On March 14, 2023, Instagram announced that it would be ending its work on digital collectibles (NFTs). In a Twitter thread, Stephane Kasriel, Commerce and FinTech Lead at Meta, announced that features supporting NFTs would be disabled across the platform.
“We’re looking closely at what we prioritize to increase our focus. We’re winding down digital collectibles (NFTs) for now to focus on other ways to support creators, people, and businesses,” he wrote. Kasriel didn’t offer any reasoning or justification for the decision, but said that creating financial opportunities for creators “remains a top priority.”
Representatives from Meta told nft now that the company didn’t have any more information to share about the reasoning beyond what Kasriel offered in his tweets. The company also didn’t release any information about precisely when the features would be disabled, but representatives told nft now that dates should be decided in the coming weeks.
Ultimately, the news came as a shock to many creators on the platform, especially as the company only rolled out the features in recent months.
Instagram’s NFT timeline
Instagram first started testing its NFT features with select creators in May of 2022. However, most users only got their first real taste of the platform’s NFT integrations in August of the same year, when the company enabled the features for users in 100 countries all over the world.
However, at the time, the features only allowed users to display NFTs they created or collected. The platforms’ core NFT functionalities had yet to be added — namely, the ability for users to mint, buy, and sell NFTs with one another.
It wasn’t until November of 2022 that things changed. Just ahead of the new year, Instagram allowed a handful of creators to start selling NFTs on the platform. The artists who were selected were hopeful, believing that the move would lead to a new and more equitable creator economy.
“The NFT community would be wise to understand how intertwined we are with social media, […] I think with our powers combined, we can create a more sustainable system for creatives who work in interconnected online communities,” Dave Krugman, one of the creators selected to test Instagram’s NFT marketplace features, told nft now at the time.
That was only four months ago.
When nft now asked what comes after NFTs and how Instagram plans on supporting creators in the future, representatives said that they didn’t have any product updates to share. Instead, they pointed to their existing monetization offerings as examples of where they are investing in creators, which includes enabling creators to earn from Meta directly, via direct support from fans, and with brand partnerships.

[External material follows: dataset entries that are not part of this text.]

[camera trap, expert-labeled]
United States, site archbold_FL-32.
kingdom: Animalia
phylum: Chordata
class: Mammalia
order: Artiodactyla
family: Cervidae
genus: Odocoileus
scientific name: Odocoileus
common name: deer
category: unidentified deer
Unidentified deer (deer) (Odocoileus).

When pressed, the representative added that Instagram is looking to bring ads to reels on Instagram later this year and pointed to other ongoing projects. Specifically, they noted that eligible U.S. creators on Facebook and Instagram can receive gifts on Reels from fans who purchase them directly using Stars. They also noted that they scaled subscriptions on Instagram to all creators in the U.S.
Of course, these product offerings do little to assist creators who aren’t based in the U.S. or who are in the U.S. but aren’t eligible for the programs.
The Web3 community responds
When the news broke, Krugman was one of the first creators to respond. “Such a short-sighted move. [The] inclusion of digital collectibles has so much potential to help creators engage their communities and counterbalance the pitfalls of attention-based advertising economies. You guys quit before you even started. A real shame and undoing a lot of really smart work by great people there,” he wrote.
Meanwhile, Connie Ansaldi, CEO and Founder of Carnaval Art, a blockchain-powered loyalty service for companies, claimed that the company was lacking foresight and allowing their fear to guide them. “You’re not thinking in the long run. What if you would have said goodbye to the internet when the bubble exploded back in the 2000s? There would be no Google. Or Meta whatsoever,” she said.
Other well-known artists, such as Nyan Cat creator Chris Torres, mocked the company for its ill-conceived and poorly thought-out plan.
But despite the surprise and anger from creators, sudden moves like this aren’t entirely unprecedented at Meta — especially in recent months. Reality Labs, the division of Meta that works on AR and VR products, lost more than $13 billion in 2022 alone, and the company has been cutting costs in recent months. In November of 2022, the same month it rolled out its core NFT features, Meta laid off some 11,000 employees. The event was the largest cut in the company’s history.
Instagram and Meta have yet to offer a detailed breakdown of their decision to discontinue their NFT features, and it is unclear whether or not their financial losses were a part of the consideration. That said, it seems like Meta’s plans to take over the metaverse may not be off to a terribly great start.
This is a breaking story and was updated.